Матильда застыла, вскинув голову. Ее плечи обнажены. Полупрозрачная комбинация образует на ее груди ажурную балюстраду, облегает ее фигуру, как тончайший дождевой занавес, похожий на голубоватую дымку. Потом она стягивает комбинацию, которая падает к ее ногам, подбирает ее и бросает в пленника.

Две получаши-гондолы бюстгальтера едва скрывают белые холмы грудей. На ней остались еще крохотные трусики и тончайшая паутина чулок.

Золотая корона волос водопадом обрушивается на ее плечи. Она на мгновение замирает, снисходительно наслаждаясь состоянием своей жертвы, которую сумела распять на кресте желания.

Ее пальцы расстегивают кнопку и открывают грудь - капитель чувственной колонны, перехваченной талией. Люку знаком каждый миллиметр этой шелковистой кожи, он не отрывает глаз от них, обожает их. Только что они были скрыты от его взгляда, и вот вырвались из своего заключения, уже ничто не может удержать их от буйного порыва к свободе - тугие перси, без опасения рвущиеся вперед, двойная арка, смелый и сказочный венец творения!

Королевский трон бедер, округлый, как морской валун, живот, сходящиеся книзу складки паха и между ними молчаливый, как оракул, таинственный рот. Она пальчиком поддевает резинку трусиков, и они вместе с чулками медленно сползают к ее ногам и вдруг отлетают в сторону, как последняя злая шутка.

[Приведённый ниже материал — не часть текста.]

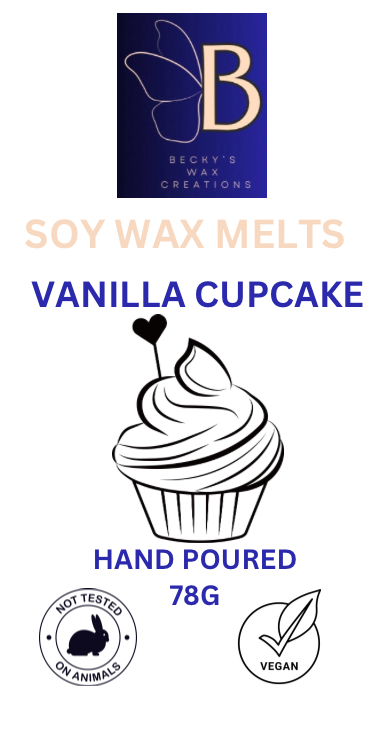 Vanilla Cupcake Soy Wax Melts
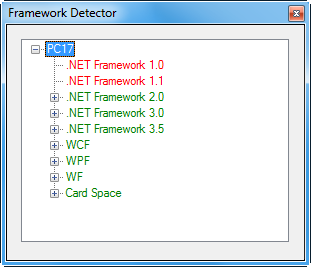 Framework Detector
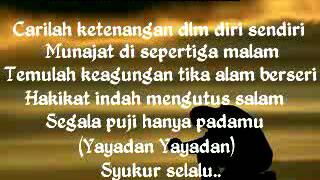 Download lagu Sharifah Aini - Yayadan (With Lirik) mp3 Download lagu Sharifah Aini - Yayadan (With Lirik) mp3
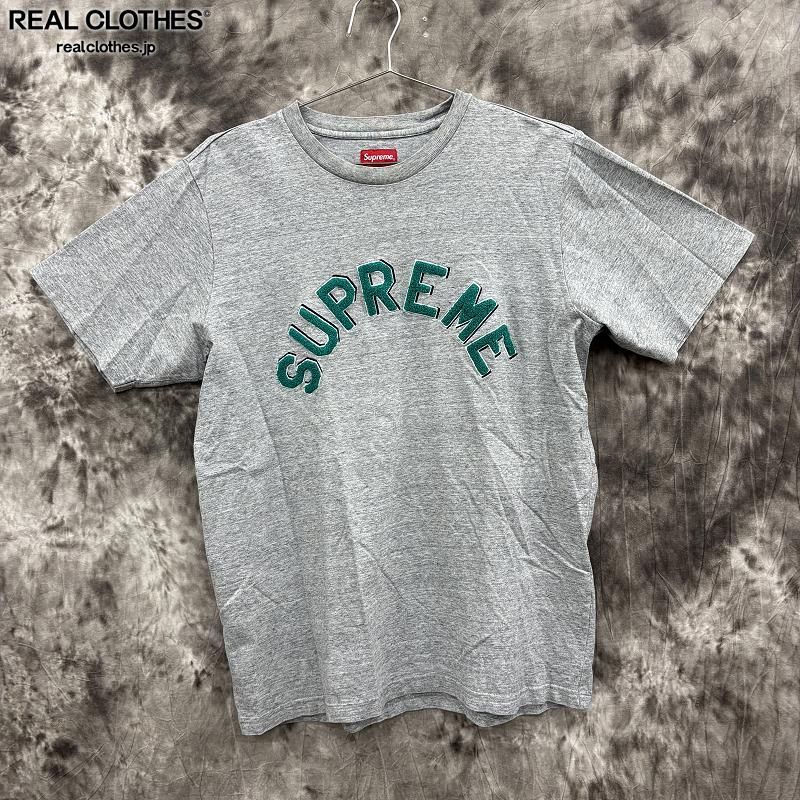 Supreme/シュプリーム【19AW】Chenille Arc Logo Tee/シェニール 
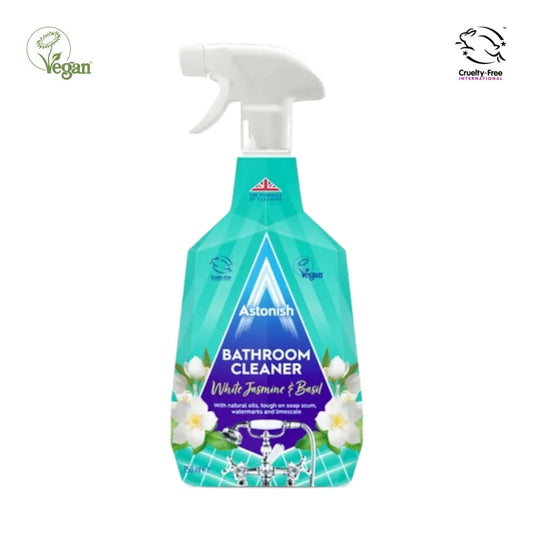 Astonish Washroom Cleaner - 750ml | Powerful Bathroom Cleaner for a Fresh, Sparkling Clean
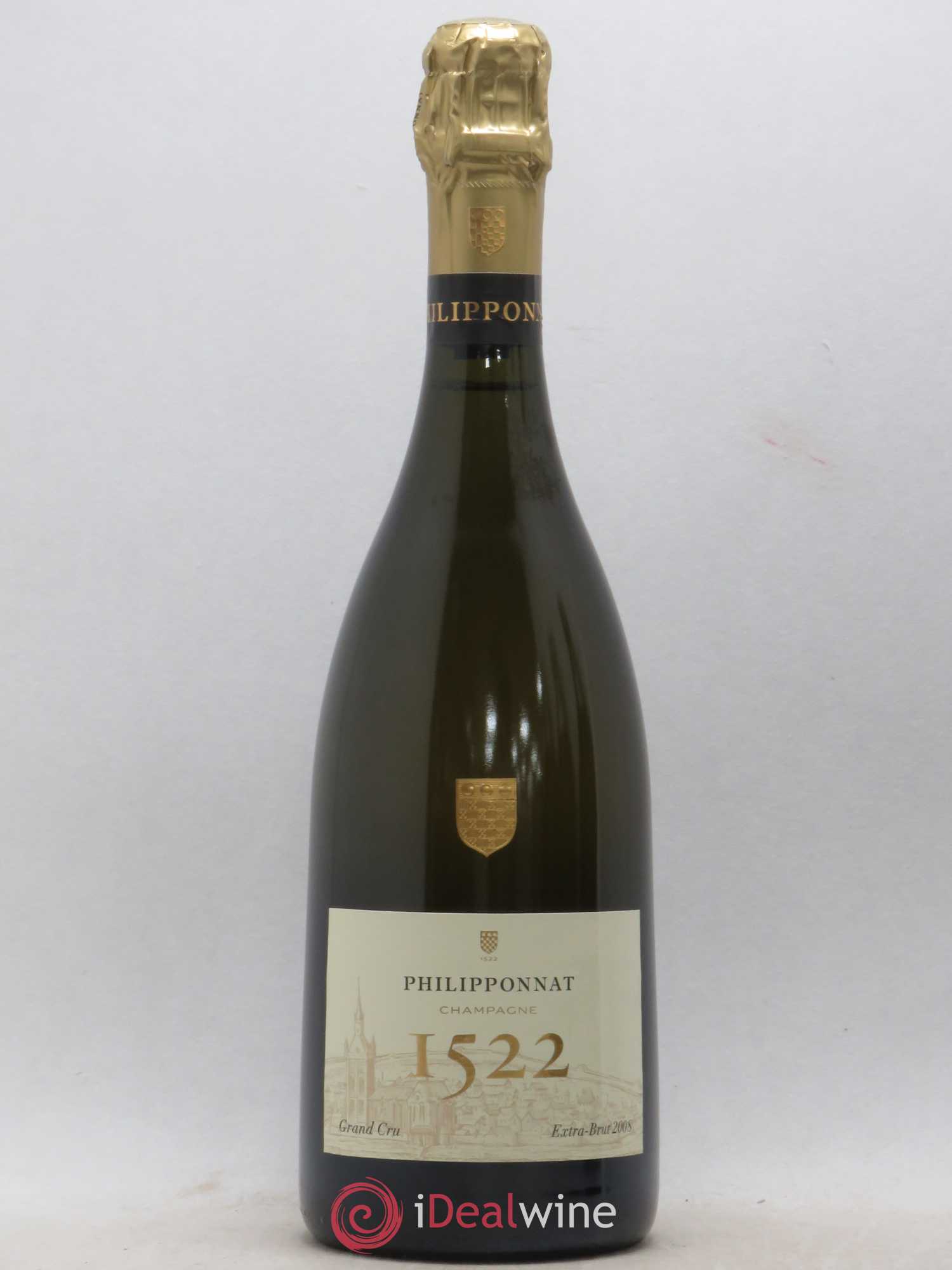 Cuvée 1522 Grand Cru Extra-Brut Philipponnat Extra Brut 2008 - Lot de 1 bouteille - 0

Матильда начинает кружиться на месте, потягивается, поднимает руки, но ноги ее сведены вместе. Два плотно сжатых вертикальных столбика, устои живительного источника, два юных платана, живых, нервных, лишенных коры, до предела обнаженных - они влекут и пугают его, как открытая рана, как сладострастная ласка. Они ловки и стройны, гладки, как отполированный водою камень. Они жаждут ласки, но пока отказываются от нее.

Ноги тянутся кверху, наливаются плотью, раздаются в бедрах, превращаясь в две вызывающих ягодицы, разделенные глубокой бороздой.

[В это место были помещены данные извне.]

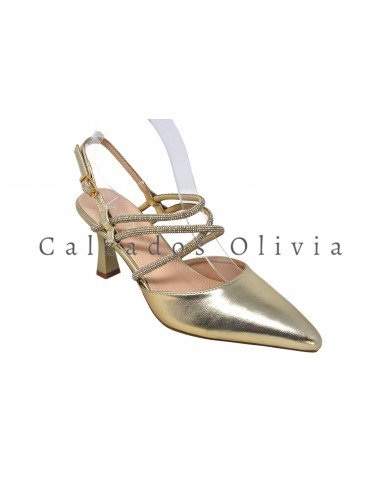 Zapatos y Calzados SSM-YG931 GOLD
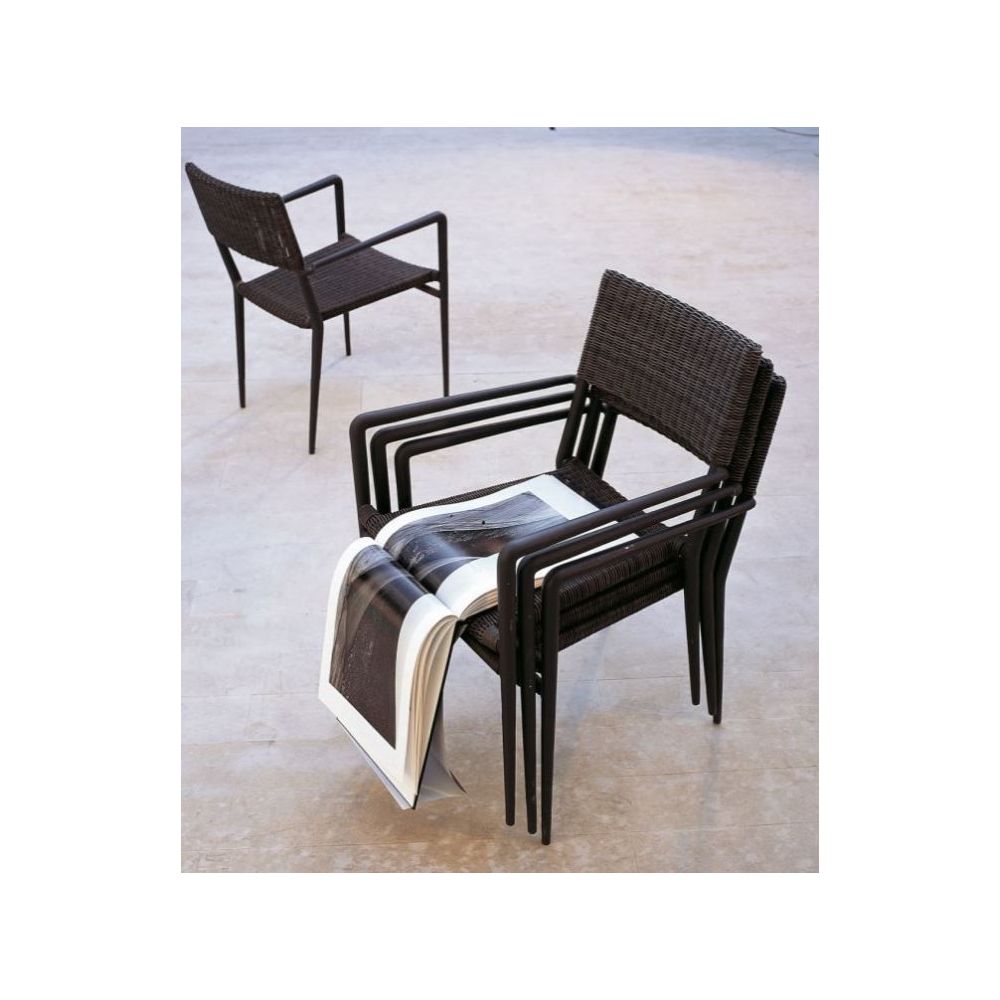 Petit fauteuil de jardin empilable EXPERIENCE UNOPIU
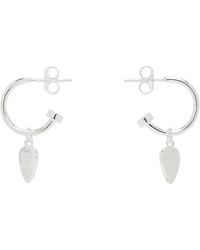 Stolen Girlfriends Club - Guitar Pic Anchor Earrings - Lyst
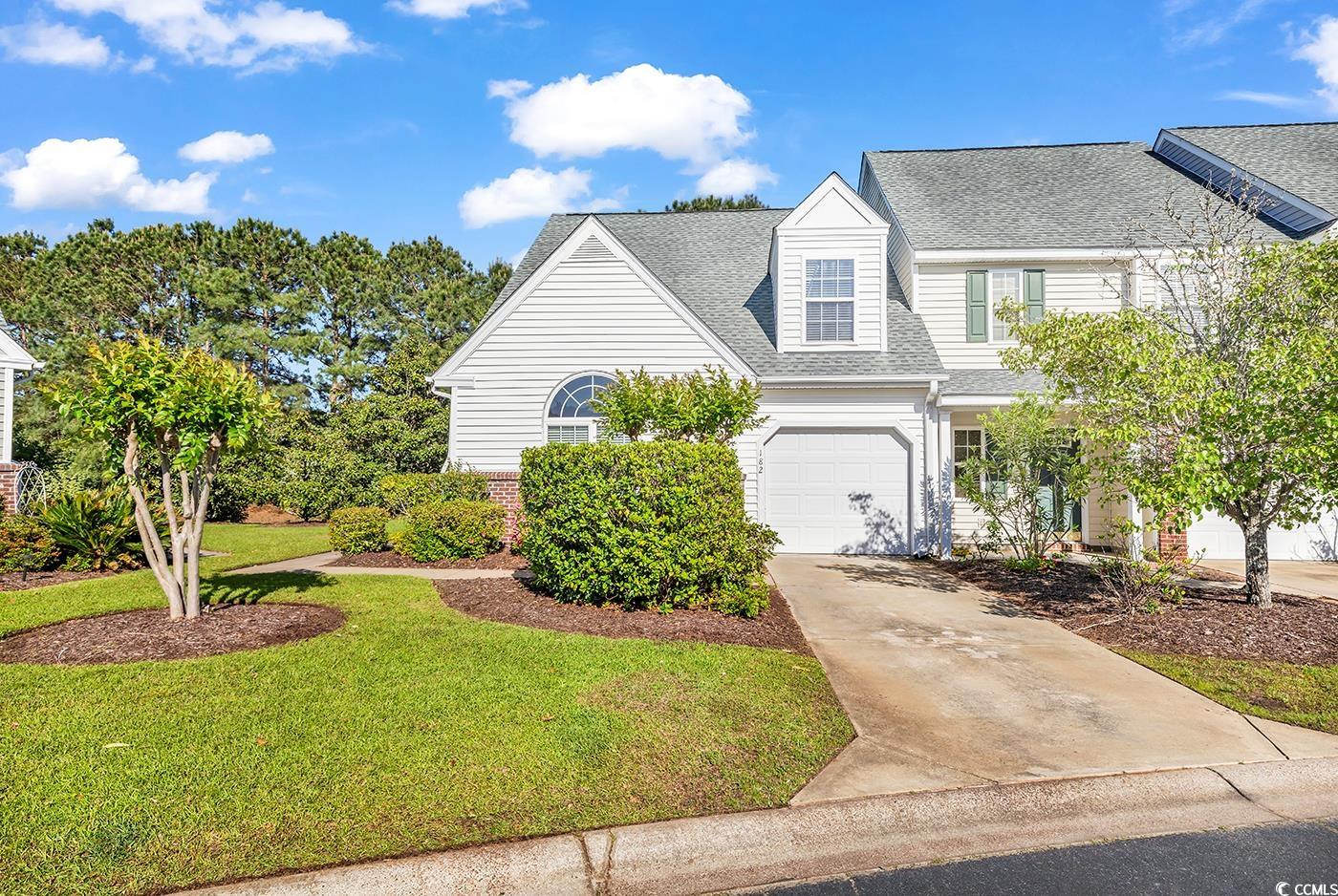 182 Wimbledon Way, Unit 182 Murrells Inlet, SC 29576 - Photo 1 of 37 View of front of property with a shingled roof, a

Она совершенно обнажена, той окончательной обнаженностью, которая ничего не скрывает. Она обнажена, но не ежится и не стыдится своей наготы; она облачена в королевское одеяние красоты! Ее танец совершенен.

Люк забыл, насколько он растоптан. Его поспешный порыв угас быстро и без пользы.

Он, не отрывая взгляда, смотрит на рожденную перед ним Еву, освобожденную от панциря - она прекраснее, чем он думал. Вздымающаяся и ныряющая к его глазам грудь ошеломляет своей нежной упругостью, она жестка, как живой светящийся мрамор под ливнем и всполохами золотых волос. Он, стоя на коленях, упивается пленительной белизной, как водой живительного источника.

Матильда останавливается, на цыпочках приближается к нему, поднимает. Она подталкивает его к комнате, посреди которой на возвышении стоит ванна. Она опускается в нее и, развязав руки Люку, указывает перстом на подогреватель, на кувшин с водой, на мыло и губку.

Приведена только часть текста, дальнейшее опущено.